Yıllarca içinde bulundukları yaşam tarzına “dur” diyemeyen bir sürü insana
yeniden yol çizdikleri gibi.
Üstelik bu “ruh”
durumu, Türkiye gibi sosyolojik anlamda “duygusal” olarak algılanan toplumlarda
çok daha önemlidir. Tıpkı İspanya’da Katalan temsilcisi “Barcelona”; İtalya’da
ideoloji temsilcileri “Lazio” ve “Roma” ya da İskoçya’da yeşilin lideri “Celtic”
gibi. Yani sosyolojik anlamda merkezinde “duygu”, “sahiplenme”, “tarih” ya da “ideoloji”
olduğunda ülkeler “ruh” arayışına her şekilde giriyorlar.
Buna halk dilinde
bazen “inanmak” da diyoruz.
Yeşil sahada
taraftarın görmek istediği şey “ruha inanmak” değil midir?
Taraftarlık olgusunun
merkezinde yatan şey, sahiplenmek değil midir?
Bunları
sorgularken aslında gelmek istediğim nokta; hiç bir maçın “ruhsuz”

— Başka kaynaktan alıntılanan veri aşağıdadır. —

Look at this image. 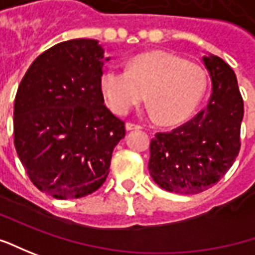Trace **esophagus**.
Returning a JSON list of instances; mask_svg holds the SVG:
<instances>
[{"label": "esophagus", "mask_w": 255, "mask_h": 255, "mask_svg": "<svg viewBox=\"0 0 255 255\" xmlns=\"http://www.w3.org/2000/svg\"><path fill=\"white\" fill-rule=\"evenodd\" d=\"M126 128H127V131H131V129H142V127L135 124V123H127V124H126Z\"/></svg>", "instance_id": "obj_1"}]
</instances>
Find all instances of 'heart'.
I'll list each match as a JSON object with an SVG mask.
<instances>
[{
    "mask_svg": "<svg viewBox=\"0 0 255 255\" xmlns=\"http://www.w3.org/2000/svg\"><path fill=\"white\" fill-rule=\"evenodd\" d=\"M207 87L205 69L171 52L152 50L132 57L127 70L109 67L100 77L107 106L126 116L148 94V104L165 126L188 121L199 107Z\"/></svg>",
    "mask_w": 255,
    "mask_h": 255,
    "instance_id": "obj_1",
    "label": "heart"
}]
</instances>
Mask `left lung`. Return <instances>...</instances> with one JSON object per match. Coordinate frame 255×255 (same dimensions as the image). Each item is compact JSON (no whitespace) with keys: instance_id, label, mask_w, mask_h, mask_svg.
<instances>
[{"instance_id":"1","label":"left lung","mask_w":255,"mask_h":255,"mask_svg":"<svg viewBox=\"0 0 255 255\" xmlns=\"http://www.w3.org/2000/svg\"><path fill=\"white\" fill-rule=\"evenodd\" d=\"M212 80L205 109L169 132H156L149 145L148 169L156 185L196 195L216 185L240 152L244 103L233 69L215 55L203 57Z\"/></svg>"}]
</instances>
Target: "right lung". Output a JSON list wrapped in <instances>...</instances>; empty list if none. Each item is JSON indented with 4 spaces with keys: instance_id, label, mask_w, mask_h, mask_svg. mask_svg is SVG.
I'll return each instance as SVG.
<instances>
[{
    "instance_id": "add662e5",
    "label": "right lung",
    "mask_w": 255,
    "mask_h": 255,
    "mask_svg": "<svg viewBox=\"0 0 255 255\" xmlns=\"http://www.w3.org/2000/svg\"><path fill=\"white\" fill-rule=\"evenodd\" d=\"M103 57L99 40L60 42L33 60L15 96V149L32 183L53 198L96 192L126 135L104 106Z\"/></svg>"
}]
</instances>
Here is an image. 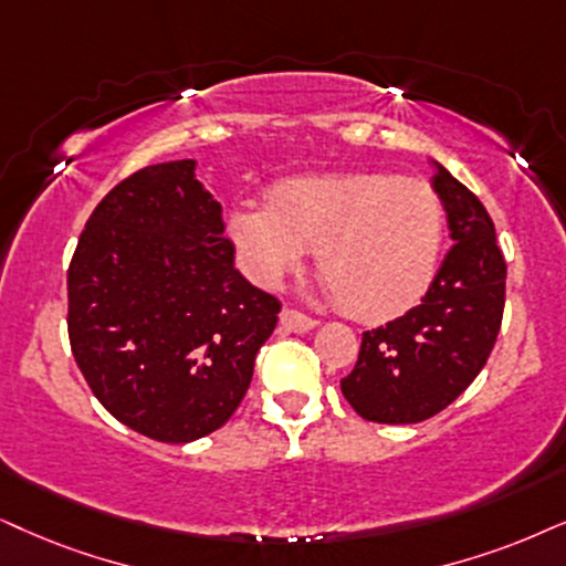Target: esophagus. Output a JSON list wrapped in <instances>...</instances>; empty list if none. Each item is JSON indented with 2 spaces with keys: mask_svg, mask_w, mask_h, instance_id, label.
<instances>
[{
  "mask_svg": "<svg viewBox=\"0 0 566 566\" xmlns=\"http://www.w3.org/2000/svg\"><path fill=\"white\" fill-rule=\"evenodd\" d=\"M279 324L287 328V332L305 334V332H311V328H316L318 321H313L311 316H305V313H300V311H292V307H284L282 316H279Z\"/></svg>",
  "mask_w": 566,
  "mask_h": 566,
  "instance_id": "1",
  "label": "esophagus"
}]
</instances>
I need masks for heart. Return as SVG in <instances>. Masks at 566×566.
<instances>
[{
	"instance_id": "heart-1",
	"label": "heart",
	"mask_w": 566,
	"mask_h": 566,
	"mask_svg": "<svg viewBox=\"0 0 566 566\" xmlns=\"http://www.w3.org/2000/svg\"><path fill=\"white\" fill-rule=\"evenodd\" d=\"M443 238L439 192L386 171L292 177L269 206L230 213V240L255 284L276 287L316 248L324 290L363 321L395 318L426 295Z\"/></svg>"
}]
</instances>
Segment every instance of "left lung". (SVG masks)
I'll return each instance as SVG.
<instances>
[{"label": "left lung", "mask_w": 566, "mask_h": 566, "mask_svg": "<svg viewBox=\"0 0 566 566\" xmlns=\"http://www.w3.org/2000/svg\"><path fill=\"white\" fill-rule=\"evenodd\" d=\"M431 185L454 245L405 316L363 332L342 395L360 418L407 426L433 418L473 384L502 328L506 263L483 203L439 161Z\"/></svg>", "instance_id": "8db88e82"}]
</instances>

kazanılamayacağı üzerinedir. Siz kimi getirirseniz getirin, takımına soğuk,
duygusuz ve uzaksa hiç bir teknik direktör uçmanızı sağlayamaz. Nitekim Mancini
gibi önemli bir teknik adamın bile Galatasaray’ın kalite kokan kadrosuna “yürü”

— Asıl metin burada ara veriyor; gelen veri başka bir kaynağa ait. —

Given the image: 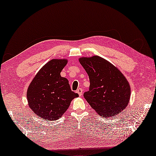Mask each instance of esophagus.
<instances>
[{
  "label": "esophagus",
  "mask_w": 156,
  "mask_h": 156,
  "mask_svg": "<svg viewBox=\"0 0 156 156\" xmlns=\"http://www.w3.org/2000/svg\"><path fill=\"white\" fill-rule=\"evenodd\" d=\"M76 92H77L78 94V95L81 96L83 95V90L81 88H79L77 90V91H76Z\"/></svg>",
  "instance_id": "34e87169"
}]
</instances>
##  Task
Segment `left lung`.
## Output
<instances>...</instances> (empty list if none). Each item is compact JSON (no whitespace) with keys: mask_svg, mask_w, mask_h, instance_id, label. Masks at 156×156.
Wrapping results in <instances>:
<instances>
[{"mask_svg":"<svg viewBox=\"0 0 156 156\" xmlns=\"http://www.w3.org/2000/svg\"><path fill=\"white\" fill-rule=\"evenodd\" d=\"M79 62L90 78V89L84 97L91 107L103 117L124 110L129 102L130 87L122 72L99 56L81 58Z\"/></svg>","mask_w":156,"mask_h":156,"instance_id":"obj_1","label":"left lung"}]
</instances>
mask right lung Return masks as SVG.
<instances>
[{"mask_svg":"<svg viewBox=\"0 0 156 156\" xmlns=\"http://www.w3.org/2000/svg\"><path fill=\"white\" fill-rule=\"evenodd\" d=\"M66 60H51L40 69L27 91L30 108L39 117L56 120L62 117L78 94L71 91L69 81L60 73Z\"/></svg>","mask_w":156,"mask_h":156,"instance_id":"obj_1","label":"right lung"}]
</instances>
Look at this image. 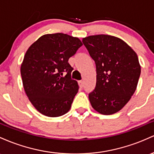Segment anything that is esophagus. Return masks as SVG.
I'll list each match as a JSON object with an SVG mask.
<instances>
[{
	"label": "esophagus",
	"instance_id": "obj_1",
	"mask_svg": "<svg viewBox=\"0 0 154 154\" xmlns=\"http://www.w3.org/2000/svg\"><path fill=\"white\" fill-rule=\"evenodd\" d=\"M79 86H81V87H83V86H84V81H79Z\"/></svg>",
	"mask_w": 154,
	"mask_h": 154
}]
</instances>
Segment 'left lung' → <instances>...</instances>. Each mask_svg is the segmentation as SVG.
Returning a JSON list of instances; mask_svg holds the SVG:
<instances>
[{
  "mask_svg": "<svg viewBox=\"0 0 154 154\" xmlns=\"http://www.w3.org/2000/svg\"><path fill=\"white\" fill-rule=\"evenodd\" d=\"M82 42L96 65V86L89 94L91 106L103 115L117 113L137 88L141 72L137 55L115 36L90 35Z\"/></svg>",
  "mask_w": 154,
  "mask_h": 154,
  "instance_id": "1",
  "label": "left lung"
}]
</instances>
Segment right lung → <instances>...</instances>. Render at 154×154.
<instances>
[{"label":"right lung","instance_id":"1","mask_svg":"<svg viewBox=\"0 0 154 154\" xmlns=\"http://www.w3.org/2000/svg\"><path fill=\"white\" fill-rule=\"evenodd\" d=\"M82 45L78 38L58 32L42 35L26 51L20 68L22 84L41 114L58 117L70 109L79 85L71 79L68 60Z\"/></svg>","mask_w":154,"mask_h":154}]
</instances>
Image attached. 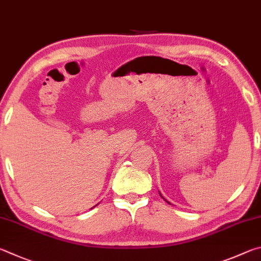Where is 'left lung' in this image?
Returning a JSON list of instances; mask_svg holds the SVG:
<instances>
[{"label":"left lung","mask_w":261,"mask_h":261,"mask_svg":"<svg viewBox=\"0 0 261 261\" xmlns=\"http://www.w3.org/2000/svg\"><path fill=\"white\" fill-rule=\"evenodd\" d=\"M159 195H161V193H159ZM161 197H163V196H162V195H161ZM163 198H164V197H163ZM164 199H165V198H164ZM165 200H166V199H165ZM166 202H167V200H166ZM167 203H170V202H167Z\"/></svg>","instance_id":"1"}]
</instances>
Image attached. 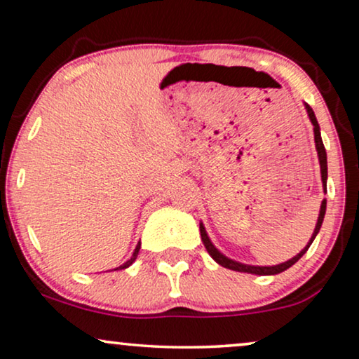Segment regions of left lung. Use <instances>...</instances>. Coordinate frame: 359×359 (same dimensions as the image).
I'll list each match as a JSON object with an SVG mask.
<instances>
[{
	"label": "left lung",
	"mask_w": 359,
	"mask_h": 359,
	"mask_svg": "<svg viewBox=\"0 0 359 359\" xmlns=\"http://www.w3.org/2000/svg\"><path fill=\"white\" fill-rule=\"evenodd\" d=\"M306 109H307V114L311 117V122L313 124V137H316V149H317V154H318V161H320V171H322V183H323V189L327 191V151H325V147H323V142H322V137H320V127H318V122L316 119V114H313L312 107L306 104ZM325 209H327V201L323 199L322 201V205H320V214H318V220H317V225H316V230H313L312 233V238L311 242L307 243V247L302 250L301 253L296 255V257L289 259L286 263H281V264H276V266H250V264H242L238 262H233V259H230L227 257H224L222 253L219 252L217 248L214 247L212 242H210L208 233H205V229L203 224H199V230H201V238H203V243L205 250H208V253L212 257L215 262H217L220 266L224 268H229V269H233V271H240V273H252V274H278V273H283L286 271L287 268H291L294 263L299 262V259L302 258V255L307 252L309 247H311L313 238L317 237L318 230L322 227V222H323V215H325Z\"/></svg>",
	"instance_id": "left-lung-1"
}]
</instances>
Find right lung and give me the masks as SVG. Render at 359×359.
<instances>
[{
	"label": "right lung",
	"instance_id": "1",
	"mask_svg": "<svg viewBox=\"0 0 359 359\" xmlns=\"http://www.w3.org/2000/svg\"><path fill=\"white\" fill-rule=\"evenodd\" d=\"M139 250H140V243H139V245H137V247H135V252H134V255H132V257H130V259H127V262H126L124 264H121V266H119V268H116V269H126V268H129V266H130V264L135 262L137 255H139Z\"/></svg>",
	"mask_w": 359,
	"mask_h": 359
}]
</instances>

diyememesinin sebebi de eksik olan bu tarafındandır.
Kophenag
maçında 6. Dakikada yenen golün ardından, Avrupa’da, süper lig 2012-13 dönemi
Mersin İdman Yurdu maçında yaşanan kötü olaylara rağmen, yenilen bir takımın
şahlanmasını tekerrür ettirememesinin nedenleri; teknik adamın ifadesizliği ve takım olarak “ruh”
arayışını nerede arayacağını bilemeyen 11 adamın kaybolmasıdır. 6. Dakika Galatasaray’ın
“kazanmak” için herşeyi yapabileceği döneminin çok uzağında olduğunu kanıtladı.
Önceki sene şampiyonlar liginde Real Madrid’e zor anlar yaşatan aynı adamların,
bir şeyi kaybettiklerini reddetmek imkansız.
İster profesyonel
değiller denilsin, ister Galatasaray’da bireysel olarak futbolcular suçlu
bulunsun ve hatta takımın doğru kurulamadığı bağırılsın; eninde sonunda eksik
olanın sosyolojik bir durum olduğunu kabul etmek zorunda kalacaktır herkes.
Sarı –
kırmızılılarda kayıp olan “ruh denen şey”, dahası için aranmak gerçeği görememektendir.